Various genotypic methods have been developed for the typing of acinetobacters, including ribotyping (11), macrorestriction analysis by pulsed-field gel electrophoresis (PFGE) (21), randomly amplified polymorphic DNA (RAPD) analysis (13), and total genomic fingerprinting by AFLP (amplified fragment length polymorphism analysis) (33). Among these, PFGE is regarded as the "gold standard" of epidemiological typing (26). The increasing use of PFGE not only as a research tool but also as an aid in routine epidemiological analysis in clinical diagnostic laboratories has resulted in the development of a plethora of protocols for the typing of even the same species of bacteria (16). Because each laboratory uses its own techniques and protocols for molecular typing and its own designations for the resulting patterns, comparison of the results with those of another laboratory is difficult or impossible, even if both laboratories have used the same methods. This lack of comparability significantly limits the power of PFGE and hampers a more profound investigation of the epidemiology of nosocomial pathogens both for longitudinal epidemiological evaluations within a hospital and beyond the hospital level.
Moore and colleagues have recently emphasized the need for harmonization of techniques for genotyping of bacterial pathogens to be able to communicate typing results within the microbiology community (16).
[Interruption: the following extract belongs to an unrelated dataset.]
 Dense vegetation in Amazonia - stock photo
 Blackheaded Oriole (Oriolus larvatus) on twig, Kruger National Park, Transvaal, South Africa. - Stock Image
Such an approach has been successfully applied by using PFGE for the typing of enteric bacterial pathogens by the PulseNet system (www.cdc.gov/pulsenet/intex.html) and has also recently been proposed for the typing of methicillin-resistant Staphylococcus aureus (17).
The present study was performed to develop a standard PFGE typing protocol for A. baumannii and to assess the interlaboratory reproducibility of the PFGE-generated genomic fingerprints. The use of such a standardized typing method and the establishment of a database for web-based electronic data exchange of A. baumannii ApaI restriction patterns would allow isolates from different parts of the world to be compared. This approach would permit the recognition of epidemic strains and the early detection of multihospital or nationwide outbreaks, particularly those in which cases are geographically separated.
MATERIALS AND METHODS
Bacterial strains. The A. baumannii isolates selected for this study and their epidemiological details are listed in Tables 1 and 2. Identification to the species level had been confirmed previously at the participating laboratories (Cologne, Germany, laboratory A; Leiden, The Netherlands, laboratory B; and Trieste, Italy, laboratory C) by established methods, such as biochemical characterization (3), DNA-DNA hybridization (27), amplified ribosomal DNA restriction analysis (9, 30), ribotyping (11), and/or AFLP analysis (18). The isolates had also previously been characterized at the subspecies level by using genotypic typing methods, including cell envelope protein typing, AFLP, PFGE, RAPD analysis, and ribotyping. Isolates were distributed blindly to the participating laboratories. The first set of 20 A. baumannii isolates (study phase I) comprised three isolates each from 3 well-characterized hospital outbreaks and 11 sporadic strains that were all tested in each laboratory. The second set (study phase II) included 30 epidemic A. baumannii isolates representing 10 well-described hospital outbreaks from different parts of Europe (3 isolates per outbreak). Most of the epidemiological data have been published previously, and all outbreak strains have been well characterized by one or more molecular typing methods (2, 4, 5, 6, 7, 8, 12, 21, 22, 23, 24, 33). The isolates were divided so that each of the three laboratories investigated 1 randomly selected isolate per given outbreak, i.e., 10 epidemiologically independent outbreak isolates. A. baumannii COL 20820 was used as the reference standard for normalization of the digitized gels in each laboratory.
Consensus protocol. The study group decided that adherence to a standard protocol should be feasible for all laboratories performing pulsed-field gel electrophoresis. This permitted, in particular, the use of different types of PFGE apparatuses as well as the use of chemicals and reagents produced by different companies, unless these were considered crucial for standardization. In a pilot phase the three study centers exchanged their current PFGE protocols and agreed on the key steps of the consensus protocol listed below, which were adapted from the PFGE protocol described by Ribot et al. (20). In addition, all steps of the procedure were rehearsed during a workshop held at one of the participating laboratories.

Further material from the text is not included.